Die aus der Gliederung ersichtliche Quadratur des Kreises ist kaum zu schaffen. Das übergeordnete Problem des Bands ist für Einführungsbände und Überblicksdarstellungen charakteristisch: Tiefergehende Theoriefragen, neuere Forschungsdiskussionen oder eine Reflektion der Stoffauswahl müssen durch die starren Verlagsvorgaben beiseite gelassen werden, stattdessen gilt das Prinzip „von allem ein bisschen“. Dargestellt werden scheinbar kanonisierte Daten, Fakten, Personen und Ereignisse. Dadurch entsteht zum einen ein latenter Eurozentrismus, dem man insbesondere der Abhandlung zur Neuesten Kirchengeschichte anmerkt. Zum anderen fehlt eine durchgehende Genderperspektive: Wurde Kirchengeschichte wirklich nur von ‚großen Männern‘ gemacht?

Wenn nach der Einleitung des Buchs zunächst der Gegenstand des Fachs thematisiert wird (S. 10–23), ist dies sehr zu begrüßen: Was ist Kirchengeschichte eigentlich? In enger Anlehnung an Christoph Markschies wird Kirchengeschichte als „Geschichte des Christentums“ definiert, gleichzeitig aber ein universeller heilsgeschichtlicher Ansatz zurückgewiesen, „die Geschichte der Welt von ihren Anfängen an aus christlicher Perspektive darzustellen“ (S. 10). Wünschenswert, aber in einer solchen Einführung wahrscheinlich kaum zu leisten, wäre eine Historisierung beider Auffassungen gewesen. So ist etwa die „Geschichte des Christentums“, auch verstanden als „Geschichte des geglaubten Gottes“ (Andreas Holzem), stark durch den Cultural Turn geprägt, der spätestens seit den 1990er-Jahren die Geisteswissenschaften prägt.
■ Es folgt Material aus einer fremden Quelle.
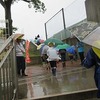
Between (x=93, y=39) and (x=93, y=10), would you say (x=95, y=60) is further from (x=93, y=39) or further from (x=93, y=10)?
(x=93, y=10)

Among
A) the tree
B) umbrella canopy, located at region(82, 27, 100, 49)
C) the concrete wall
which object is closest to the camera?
umbrella canopy, located at region(82, 27, 100, 49)

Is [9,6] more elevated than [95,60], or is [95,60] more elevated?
[9,6]

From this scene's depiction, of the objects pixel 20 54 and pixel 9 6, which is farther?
pixel 9 6

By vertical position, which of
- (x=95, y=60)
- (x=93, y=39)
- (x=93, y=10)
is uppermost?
(x=93, y=10)

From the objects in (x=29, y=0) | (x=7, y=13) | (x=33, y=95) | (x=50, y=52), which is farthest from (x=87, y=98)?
(x=29, y=0)

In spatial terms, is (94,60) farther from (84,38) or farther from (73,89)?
(73,89)

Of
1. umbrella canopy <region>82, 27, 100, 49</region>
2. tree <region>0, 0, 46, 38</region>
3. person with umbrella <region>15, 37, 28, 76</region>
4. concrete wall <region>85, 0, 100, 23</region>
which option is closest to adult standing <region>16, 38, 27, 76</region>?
person with umbrella <region>15, 37, 28, 76</region>

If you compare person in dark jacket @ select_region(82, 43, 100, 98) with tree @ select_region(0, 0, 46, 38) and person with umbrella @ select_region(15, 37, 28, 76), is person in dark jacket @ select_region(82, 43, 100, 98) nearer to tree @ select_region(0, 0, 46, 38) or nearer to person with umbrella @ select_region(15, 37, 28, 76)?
person with umbrella @ select_region(15, 37, 28, 76)

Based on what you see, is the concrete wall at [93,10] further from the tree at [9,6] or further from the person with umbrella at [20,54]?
the tree at [9,6]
Positiv hervorzuheben sind Elemente des dritten Kapitels, das sich der Periodisierung von Kirchengeschichte widmet. Hier machen Möller und Ammerich alternative Vorschläge zur Grenzziehung zwischen Antike, Mittelalter und Neuzeit und begründen diese Auswahl stichwortartig. So sehen sie den Beginn der Neuzeit unter anderem in der Veröffentlichung von Luthers Thesen im Jahr 1517, mit der die Einheit der westlichen Kirche endete (S. 26). Über diese Position mag man streiten können – der zu rezensierende Einführungsband aber schafft es hier, für einen problemgeschichtlichen Zugriff auf Perioden und Epochen zu sensibilisieren.

Dass beide Autoren sich in der Mittleren und Neueren Kirchengeschichte verorten, spiegeln die „Schlaglichter der Kirchengeschichte“ wider: Während dem Lehrgebiet der Alten Kirchengeschichte und Patristik lediglich 16 Seiten gewidmet werden (S. 27–43), erhält die Kirchengeschichte des Mittelalters und der Neuzeit mit 39 Seiten (S. 43–82) deutlich mehr Gewicht. Insbesondere die Stellung beider Kirchen im Nationalsozialismus und der SBZ/DDR wird dabei beschrieben. Eine Begründung für diese ausführliche Behandlung der Zeitgeschichte fehlt. Resultiert die sicherlich vertretbare Entscheidung aus einem Blick auf die Lehrpläne an weiterführenden Schulen?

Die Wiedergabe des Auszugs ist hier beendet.